The [-…] stuff is the value in the first file; the {+…} is the different text in the second file. Other text is common.
There were also some useful options:
- dwdiff -c draft1.txt draft2.txt added colours to the output.
- dwdiff –ignore-case file1 file2 made it treat both files as lower case.
- dwdiff –no-common file1 file2 caused it to omit the common text.
So I thought I’d have a go.
First I went into word and saved each file as a .txt file. I didn’t fiddle with any options. This gave me a mombritius.txt, a falconius.txt and a mai.txt.
I copied these to the WSL “home”, and I ran dwdiff on the two of them like this:
dwdiff falconius.txt mombritius.txt --no-common -i > op.txt
The files are fairly big, so the output was piped to a new file, op.txt. This I opened, in Windows, using the free programmer tool, Notepad++.
The results were interesting, but I found that there were too many useless matches. A lot of these were punctuation. In other cases it was as simple as “cujus” versus “cuius”.
So I opened my falconius.txt in Notepad++ and using Ctrl-H globally replaced the punctuation by a space: the full-stop (.), the colon (:), semi-colon(;), question-mark (?), and two different sorts of brackets – () and []. Then I saved.
I also changed all the text to lower case (Edit | Convert Case to| lower).
I then changed all the “v” to a “u” and all the “j” to an “i”.
And then, most importantly, I saved the file! I did the same with the Mombritius.txt file.
Then I ran the command again, and piped the results to a text file. (I found that if I included the common text, it was far easier to work with.)
dwdiff falconius.txt mombritius.txt > myop2.txt
Then I opened myop2.txt in Notepad++.
This produced excellent results. The only problem was that the result, in myop2.txt, was on very long lines.
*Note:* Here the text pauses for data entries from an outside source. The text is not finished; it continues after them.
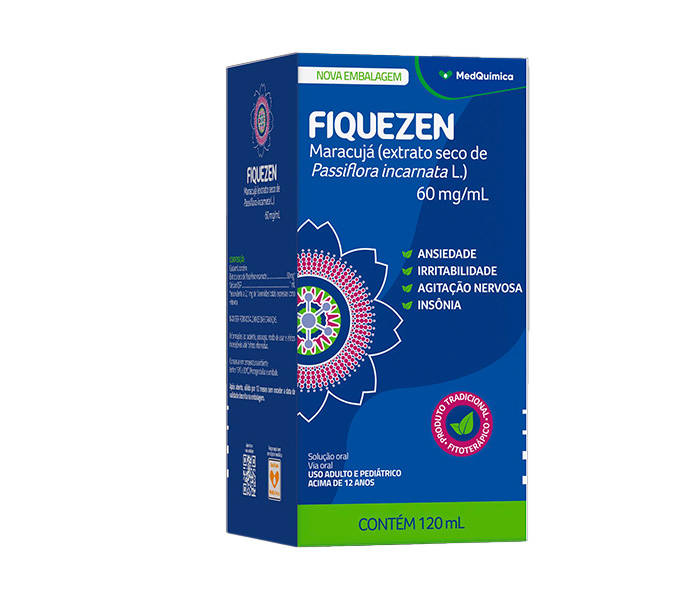 FIQUEZEN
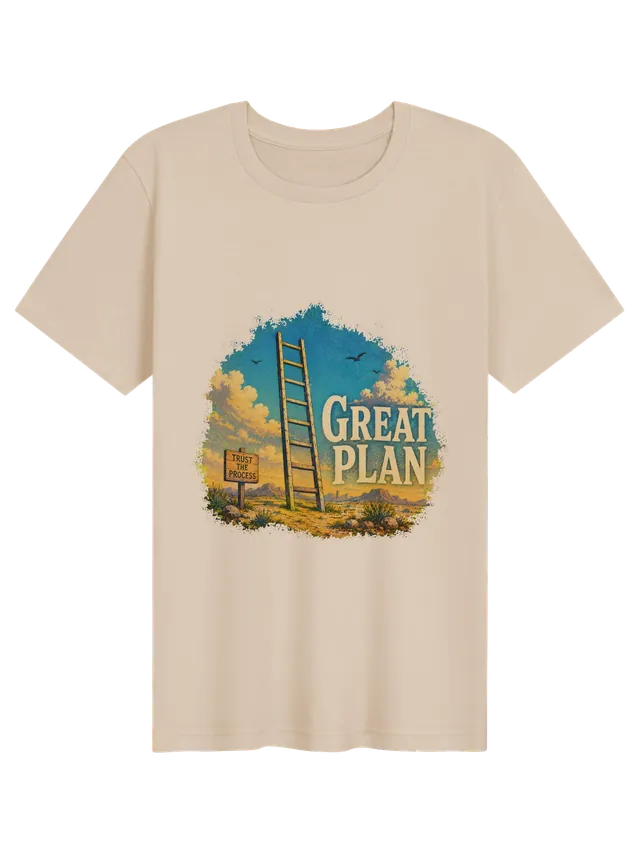 Great Plan soft cream preview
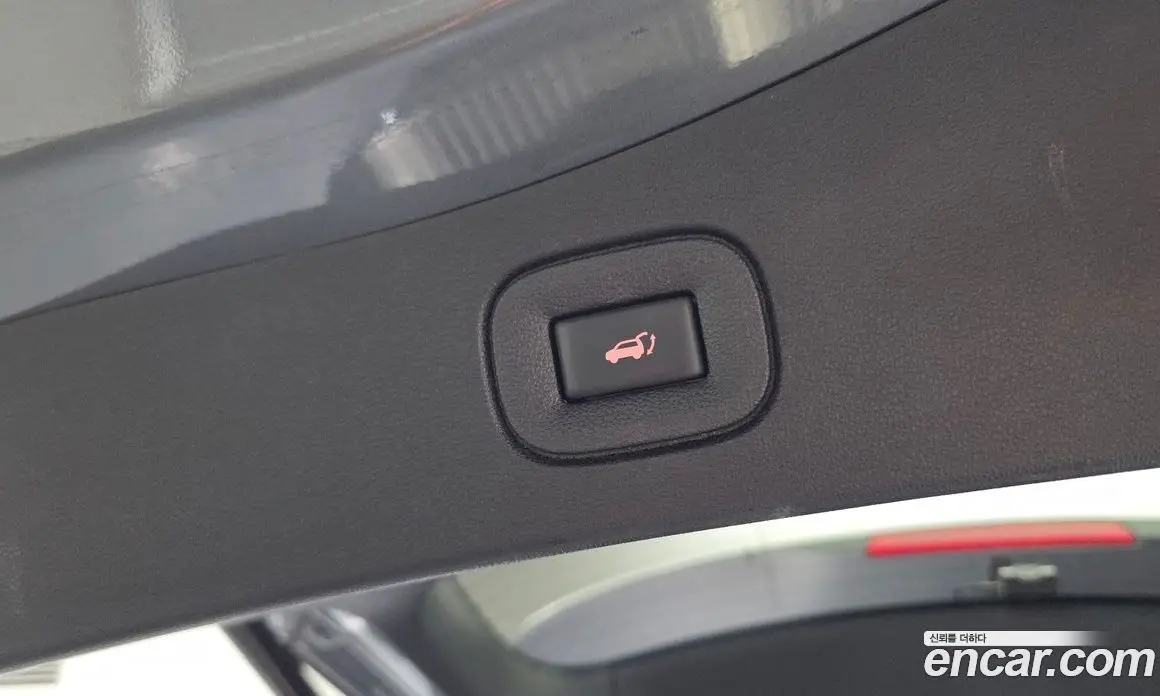 Renault (Samsung) QM6 2018 2.0 автомат (гидро), фото 26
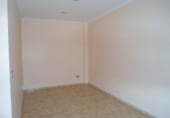 Nave en venta con 600m² en Almendralejo foto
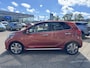 Kia Picanto Automaat 1.2 GT-Line Automaat
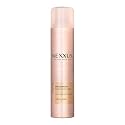 Nexxus Maxximum Finishing Spray, for Control 10.1 oz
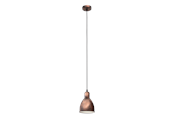 Lamper - EGLO PRIDDY 1 - 49492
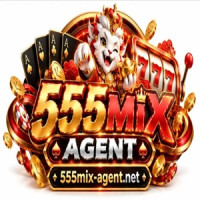 555mix agent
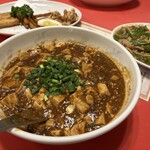 狸小路飯店 - 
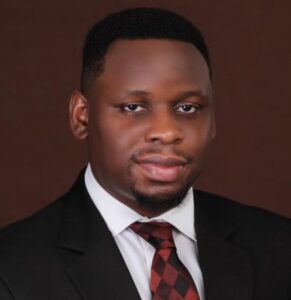chukwuemeka obieri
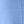 French Blue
But this could easily be fixed in Notepad++ with View | Word Wrap.
The result looked as follows:
The “-[]” stuff was Falconius only, the “+{}” was Mombritius. (I have no idea why chapter 2 is indented).
That, I think, is rather useful. It’s not desperately easy to read – it really needs a GUI interface, that colours the two kinds of text. But that would be fairly easy to knock up in Visual Basic, I think. I might try doing that.
Something not visible in the screen shot was in chapter 13, where the text really gets different. Also not visible in the screen grab – but very visible in the file – is the end, where there is a long chunk of additional (but spurious) text at the end of the Mombritius.
Here by the way is the “no-common” output from the same exercise (with my note on lines 1-2)
This is quite useful as far as it goes. There are some things about this which are less than ideal:
- Using Linux. Nobody but geeks has Linux.
- Using an oddball command like dwdiff, instead of a standard utility. What happens if this ceases to be supported?
- The output does not display the input. Rather it displays the text, all lower case, no “j” and “v”, no punctuation. This makes it harder to relate to the original text.
- It’s all very techy stuff. No normal person uses command-line tools and Notepad++.
- The output is still hard to read – a GUI is needed.
- Because it relies on both Linux and Windows tools, it’s rather ugly.
Surely a windows tool with a GUI that does it all could be produced?
The source code for dwdiff is available, but my urge to attempt to port a linux C++ command line utility to windows is zero. If there was a Windows version, that would help a lot.
Maybe this afternoon I will have a play with Visual Basic and see if I can get that output file to display in colour?